Last Thursday's suicide bombing in Tel Aviv occurred the same day that Ahmadinejad met in Damascus with the heads of Hamas, Islamic Jihad, the PFLP and Ahmed Jibril's PFLP-GC. This fact was yet one more signal to the Israeli government that the policy it is advocating towards Iran should be similarly adopted in the Palestinian arena given the obvious links and the complimentary nature of the two conflicts. But the signal went unheeded.


In her address before the Herzliya Conference on Monday, Foreign Minister Tzipi Livni claimed that Israel's international legitimacy as a Jewish state is dependent on the establishment of a Palestinian state. Livni further argued that in the event that Israel has no Palestinian partner for peace, it must remove itself from Judea and Samaria and so work to establish that Palestinian state at all costs.


In his remarks the next evening, Acting Prime Minister Ehud Olmert made similar comments when he stated that while Israel will fight terrorism, in the event that the possibility of reaching a peace agreement with the Palestinians is blocked, Israel will determine its borders for itself. That is, like Livni, Olmert pledged that Israel will remove itself from Judea and Samaria.


What Olmert and Livni's messages served to communicate to Hamas was that its decision to replace Fatah as the Palestinian political leadership was a wise one. Under the leadership of Kadima, Israel acts towards the Palestinians as the Europeans act towards the Syrians and Iranians. That is, Israel's strategy towards the Palestinians today is to speak harshly while surrendering. Hamas clearly understands the game that Israel is now playing. Looking forward, if Kadima wins the March elections, and continues on its current course, Israel will be severely weakened both internationally - as the legitimacy of the most extreme elements of Palestinian society is widened - and militarily, as Israel transfers control of more territory to forces that actively collaborate with Arab states and Iran towards the destruction of Israel.


ALL THIS naturally raises the question of whether Olmert and Livni's strategy is the only possible strategy that Israel can adopt. The answer of course is no.


In their remarks at the Herzliya Conference, both Likud leader Binyamin Netanyahu and former IDF chief of General Staff Lt.-Gen. Moshe Ya'alon outlined the general contours of an alternative strategy. Interestingly, their strategy is similar to the one that Israel now claims to be advancing towards Iran.

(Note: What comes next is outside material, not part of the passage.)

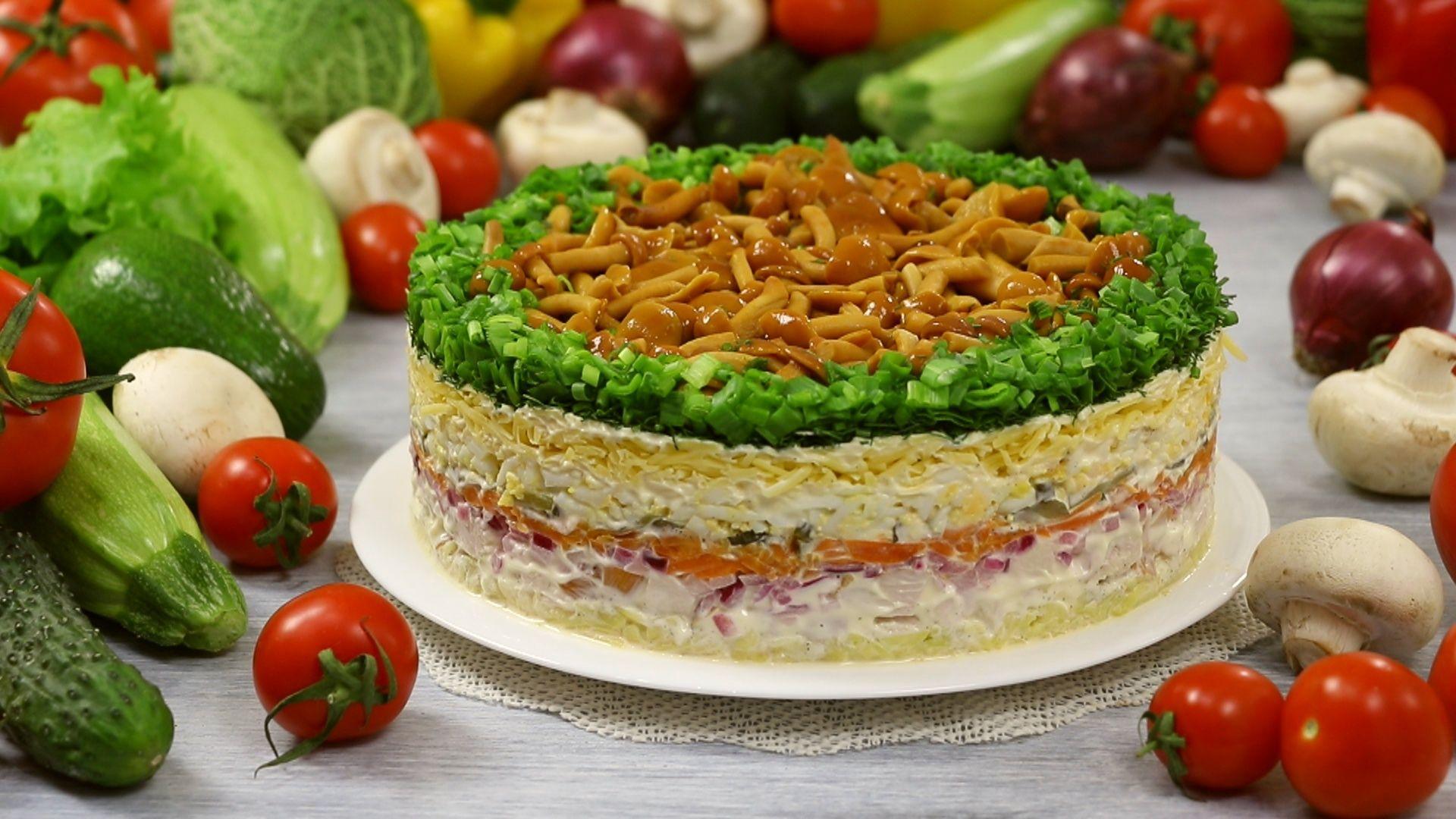 """Праздничный Слоёный салат """"Лесная поляна"""" с опятами, сыром ..."""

Both Netanyahu and Ya'alon explained that given the current situation, where terrorist forces and ideology reign supreme in Palestinian society, Israel must make no concessions - either diplomatic or territorial - towards the Palestinians. Israel's influence on its enemies, both explained, stems from its ability to deter them from attacking. That deterrence was weakened by Israel's retreat from Gaza and northern Samaria. Israel must now work to regain its deterrent credibility.


Israel's deterrent powers can only be rehabilitated by a stubborn, uncompromising campaign against Palestinian terror infrastructures and chains of command. Such a continuous campaign, both men argued, is the only way to make the Palestinians realize that they have nothing to gain by continuing their war against Israel. The Palestinians' internalization of the understanding that pursuing their war against Israel will bring them no advantage is the necessary precondition for any future peace.

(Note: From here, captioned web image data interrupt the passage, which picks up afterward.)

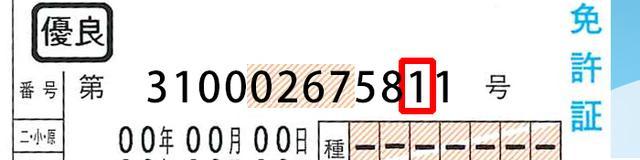 画像: ある計算式から、左の10桁に入力ミスがないか確認できる。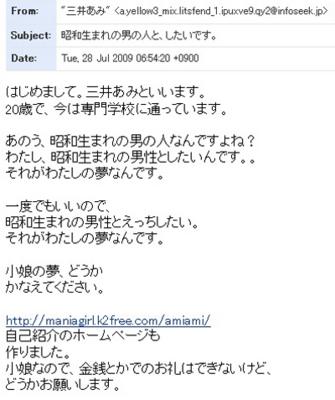 f:id:suzukishika:20090818130833j:image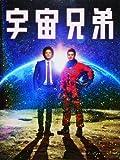 宇宙兄弟 映画パンフレット 出演小栗旬 岡田将生 麻生久美子他監督 森義隆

All of this leads to a clear conclusion. The failure of Israel's leadership is one of the most significant causes of Hamas's ascension to political power. Just as the persistence of radical regimes in Damascus and Teheran is the result of the inability of the international community to rise to the challenge they manifest to international security, so too, the empowerment of Hamas is the result of the adoption of a strategy by Israel that is based on how we wish the world to be rather than on the way the world actually is.


By the same token, Israel's ability to fashion suitable responses to Hamas's electoral victory is dependent on its citizens' willingness to choose leaders capable of accepting the realities we face and acting accordingly.

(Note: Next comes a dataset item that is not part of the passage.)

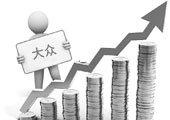 中国市场:2010年大众汽车在华实现销售192万辆 瑶瑶领先丰田的84.6万辆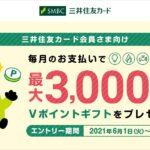 電気・ガスなどの毎月の支払いを三井住友カードに変更すると、最大3,000ポイントを獲得できるキャンペーン実施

Originally published in The Jerusalem Post.

 |   |  Bookmark and Share

January 24, 2006, 2:03 PM

We needn't lose the war

Apparently, the Olmert government's answer to the specter of Hamas's projected electoral achievement in tomorrow's elections to the Palestinian parliament is to advance the electoral fortunes and legitimacy of the imprisoned mass murderer and Fatah leader Marwan Barghouti.


On Sunday, in an unprecedented step, the government allowed Al-Jazeera and Al Arabiya reporters to interview Barghouti in his prison cell. There he extolled terrorism, explained that the Fatah platform calls for terrorism in parallel with negotiations, pressed for a continuation of the Palestinian terror war against Israel, and promised Palestinian voters and the Arab world writ large that Fatah could be counted on to destroy Israel.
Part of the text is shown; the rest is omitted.